◆ Task directions ◆
Could the listing be repeated exactly, with every picture dropped?

◆ Records for processing ◆
=-=-=

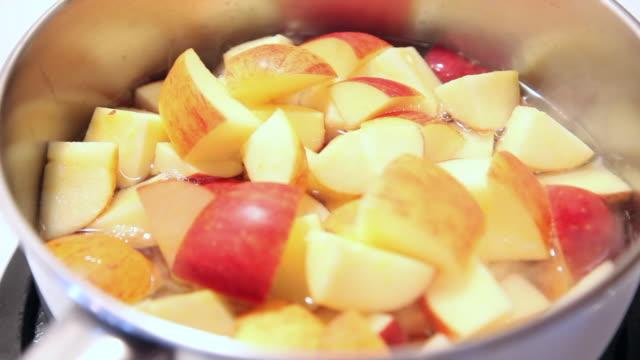 vídeos de stock, filmes e b-roll de molho de maçã que está sendo feito - feito em casa
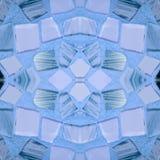 abstrakt design med stycken av exponeringsglas som fästas i ljus - blåttfärger, bakgrund och textur Arkivbild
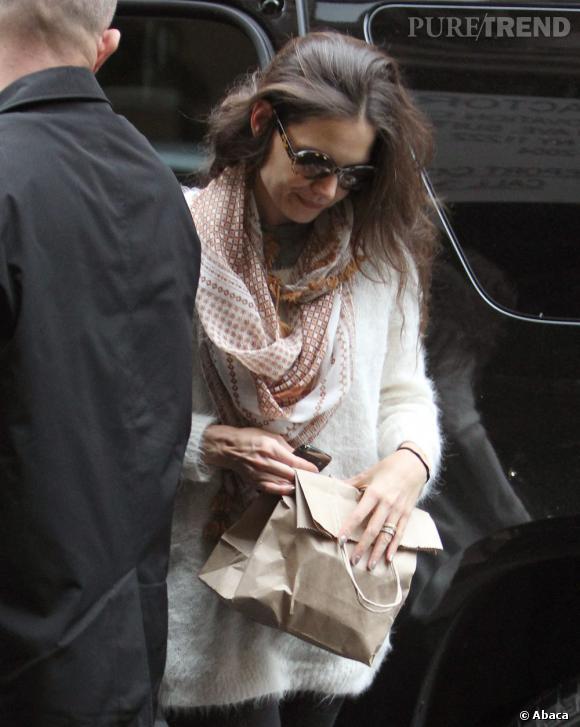 En guise de it-bag, Katie Holmes a un sac de courses en papier... Oups.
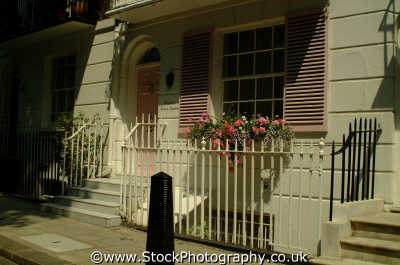 typical kensington terraced house ground floor famous sights london capital england english uk window box chelsea cockney angleterre inghilterra inglaterra united kingdom british
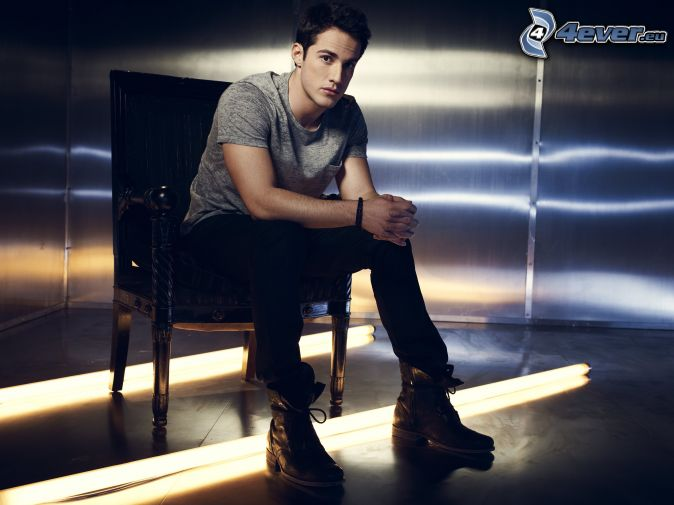 Michael Trevino, chaise
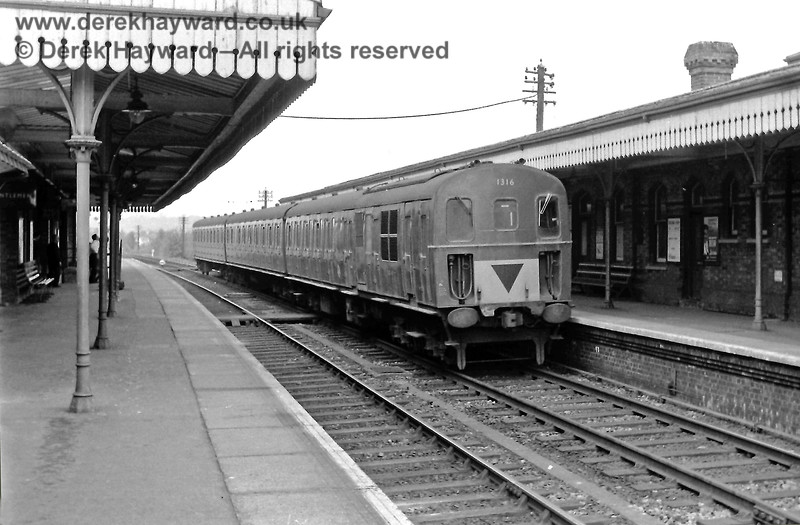 Edenbridge Town with 1316 (in green livery) heading for Uckfield on Saturday 24.05.1969.  Eric Kemp retains all rights to this image.
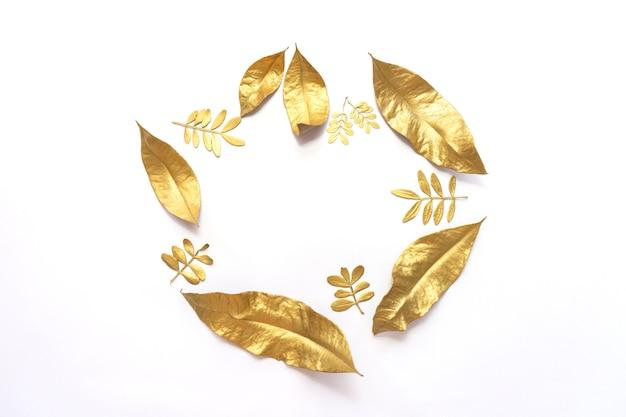Hojas de laurel dorado seco aislado sobre fondo blanco.
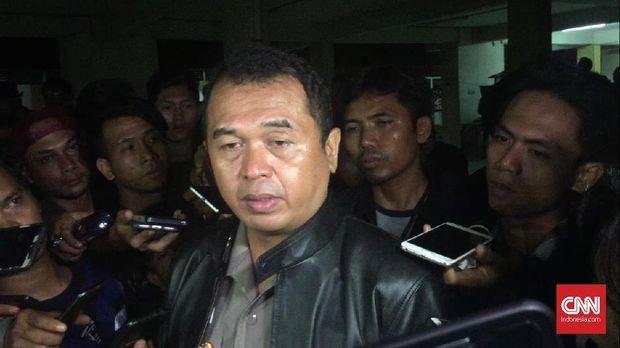 Kabid Humas Polda Jatim Kombes Frans Barung Mangera membantah ada pemerasan oleh penyidik di kasus Tokopedia.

=-=-=

◆ Written solution ◆
 vídeos de stock, filmes e b-roll de molho de maçã que está sendo feito - feito em casa
 abstrakt design med stycken av exponeringsglas som fästas i ljus - blåttfärger, bakgrund och textur Arkivbild
 En guise de it-bag, Katie Holmes a un sac de courses en papier... Oups.
 typical kensington terraced house ground floor famous sights london capital england english uk window box chelsea cockney angleterre inghilterra inglaterra united kingdom british
 Michael Trevino, chaise
 Edenbridge Town with 1316 (in green livery) heading for Uckfield on Saturday 24.05.1969.  Eric Kemp retains all rights to this image.
Hojas de laurel dorado seco aislado sobre fondo blanco.
 Kabid Humas Polda Jatim Kombes Frans Barung Mangera membantah ada pemerasan oleh penyidik di kasus Tokopedia.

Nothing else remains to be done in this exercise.